Zamane insanlarını ve
yaptıklarını anlamak gerçekten çok zor… Dünyevileşme ve lüks içinde yaşamak
için elinden geleni yapmakla kalmaz; kendini, dünyasını ve bazen de ahireti
heba eder. Lüks araçlara binince, lüks binalarda oturunca ve lüks hayat sürünce
bütün dert ve sıkıntılarının bittiğini zanneder. Lüks, israf ve şatafat içinde
hayat standardını aklınca yükseltince, ondan medenisi yok zanneder. Lüks araçlara binince attığı havayı bakınca,
ne oldum delisine döner. İnsanlara tepeden bakmaya başlar ve kimse onu tutamaz.
Medeni olabilmek için ilk başta
zihinsel olarak medeniyet köklerimize göre hareket etmek ve içinde yaşadığı
topluma ve başkalarına saygılı olmak gerekir. Yoksa lüks içinde yaşamakla kimse
medeni olmaz. En lüks araçlara binen sonradan görme kişiler, hiç utanmadan
sıkılmadan lüks araçlarından rastgele yola, sokağa çöpleri atarlar. En lüks
evlerde otururlar, her türlü konforu düşünürler lakin insan gibi hareket etmeyi
akletmezler. Burada yazmaya utandığımız eşyaları rastgele balkondan aşağıya
atmakta bir beis görmezler.
Oysa İslam ahlakının bizlere
öğrettiği taharet, nezafet, zarafet ve nezaket böyle davranmamızı yasaklamıyor
mu? Her şeyden önce ahlak ve yaşam ilkemiz ile eğitim sistemimizi İslam’a ve Peygamberimizin
sünnetine uygun tatbik edersek bu sorunlardan kurtulacağız. Ne çevreye zarar
verecek hareketlerde bulunuruz; ne de başkalarını kıskandırma adına nefsi
emaremize boyun eğerek hava atma yoluna gideriz.
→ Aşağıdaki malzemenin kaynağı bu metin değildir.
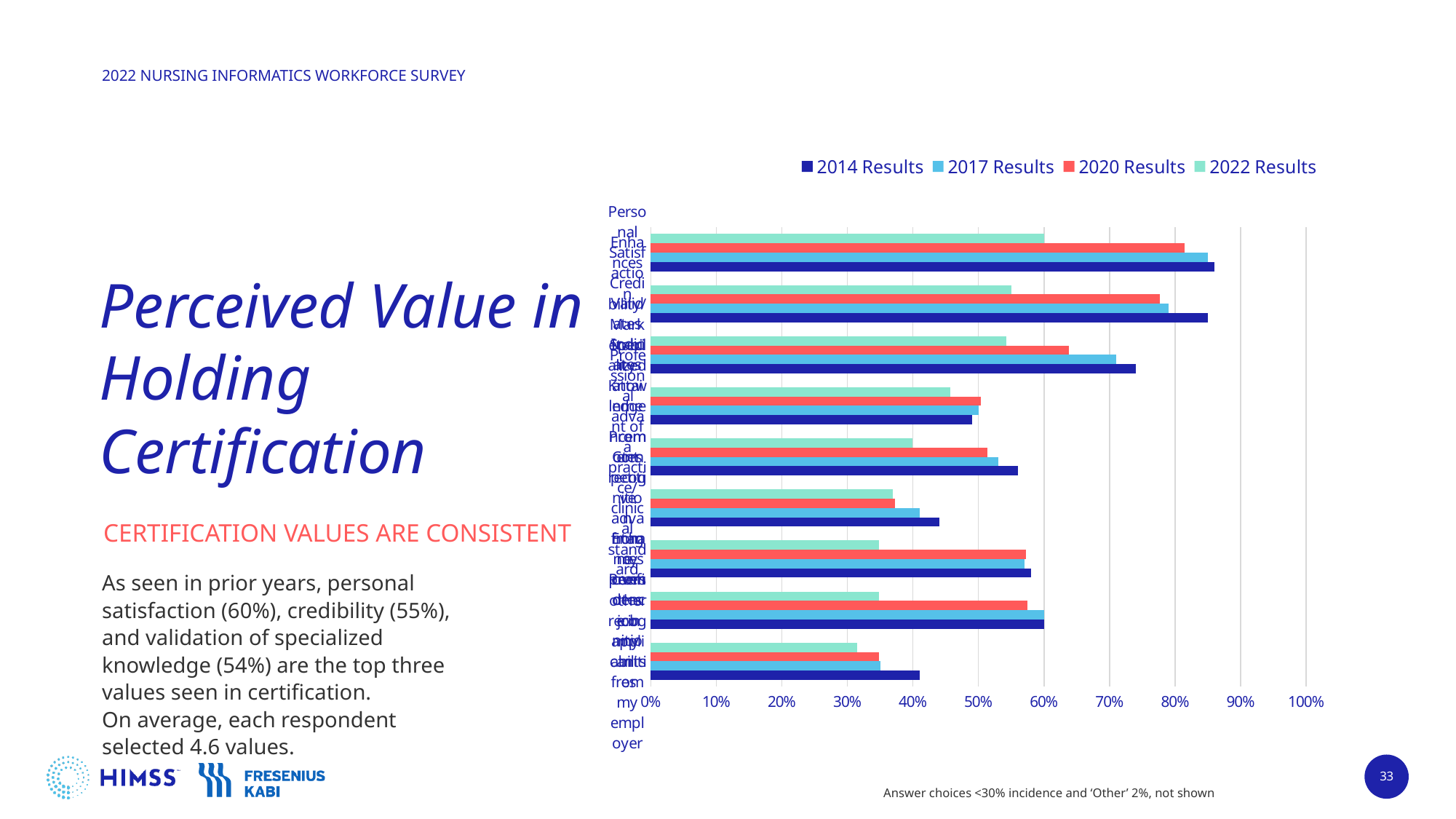
In the topmost group of bars, which series has the longest bar? 2014 Results Do the 2022 Results bars get shorter or longer moving from the top group to the bottom group? shorter In the topmost group of bars, which is larger: the 2014 Results value or the 2022 Results value? 2014 Results How many series does the legend list? 4 In the third group of bars from the top, is the 2014 Results value greater or less than 70%? greater In the second group of bars from the top, is the 2014 Results value greater or less than 80%? greater In the bottom group of bars, is the 2022 Results value greater or less than 40%? less How many groups of bars (categories) are plotted in the chart? 9 Which series are listed in the chart legend? 2014 Results, 2017 Results, 2020 Results, 2022 Results What type of chart is shown on the slide? Bar chart What colour represents the 2020 Results series? Red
Yoldan geçen insan ve hayvanların
zarar görmemesi için yoldaki taşı kaldırmayı sevap sayan aziz dinimiz İslam’ın
zarafeti nerde, lüks içinde yaşayıp nezaket, zarafet ve ahlaki değerlerden
yoksun insanlarımız nerede?
Hayat tarzı ve maddiyatı yükselen
insanlarımız maalesef içinde bulundukları ve büyüdükleri toplum, akraba ve
akranlarını hor görmeye başlar ve yalnızlaşma yoluna giderler. Marifet yüksek
katlı şatafatlı binalarda, sitelerde oturmak, lüks ve pahalı araçlara binerek
hava atmak değil, marifet içinde bulunduğu toplumun değerlerine saygılı olup,
topluma fayda verecek adım ve projelere katkı sunmaktır. Yoksa “ben medeni
oldum”, “ben büyük adam oldum” demekle kimse ne medeni olur, ne de büyük adam
olur. Sadece insan kendini kandırır. Kendini Kaf dağında görenler alaşağı
olmaktan kurtulamazlar. Yüksekten düşüncede artık etraflarında kimseyi
bulamazlar. Medeni ve akıllı insan, ne oldum dememeli ne olacağım demeli ve
nereden hangi şartlarda geldiğini unutmamalıdır.
Bu fani dünyada maddi imkan ve
gücü verenin de, alanında ALLAH(CC) olduğunu bilelim de; bize hasbelkader
verilen makam ve zenginliğin imtihan gereği olduğunu unutmayalım. O yüzden
verilen nimetlerin hakkını, şükrünü ifa edelim. Kimseyi hor görmeyelim ve kibir
girdabında debelenerek kendimizi kimseden üstün görmeyelim.
Her şeyden önce komşu ve
çevremizdeki insanlara maddi ve manevi açıdan zarar vermeden yaşamayı
öğrenmeliyiz. Zenginlik nasip olursa da bunun ALLAH’tan geldiğini bilerek mal,
makam ve mülkün ALLAH’tan geldiğini bilerek; O’nun yolunda infak, zekat ve
sadaka vermekten geri durmayalım ki, imtihanı kazanalım. Aynı şekilde
yaşantımızda evveliyatımızdan daha çok mütevazi olma yoluna gitmeliyiz ki;
çevremizdeki insanlar bize kem gözle bakma yerine, dua etsinler.